◆ EXERCISE REQUIREMENTS
Can you return every entry below word for word, with nothing changed?

=-=-=-=-=

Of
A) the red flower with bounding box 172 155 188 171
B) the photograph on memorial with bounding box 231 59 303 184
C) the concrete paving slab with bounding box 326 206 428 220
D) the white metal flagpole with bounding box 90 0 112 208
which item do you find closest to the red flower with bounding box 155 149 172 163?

=-=-=-=-=

◆ SOLUTION
Of
A) the red flower with bounding box 172 155 188 171
B) the photograph on memorial with bounding box 231 59 303 184
C) the concrete paving slab with bounding box 326 206 428 220
D) the white metal flagpole with bounding box 90 0 112 208
which item do you find closest to the red flower with bounding box 155 149 172 163?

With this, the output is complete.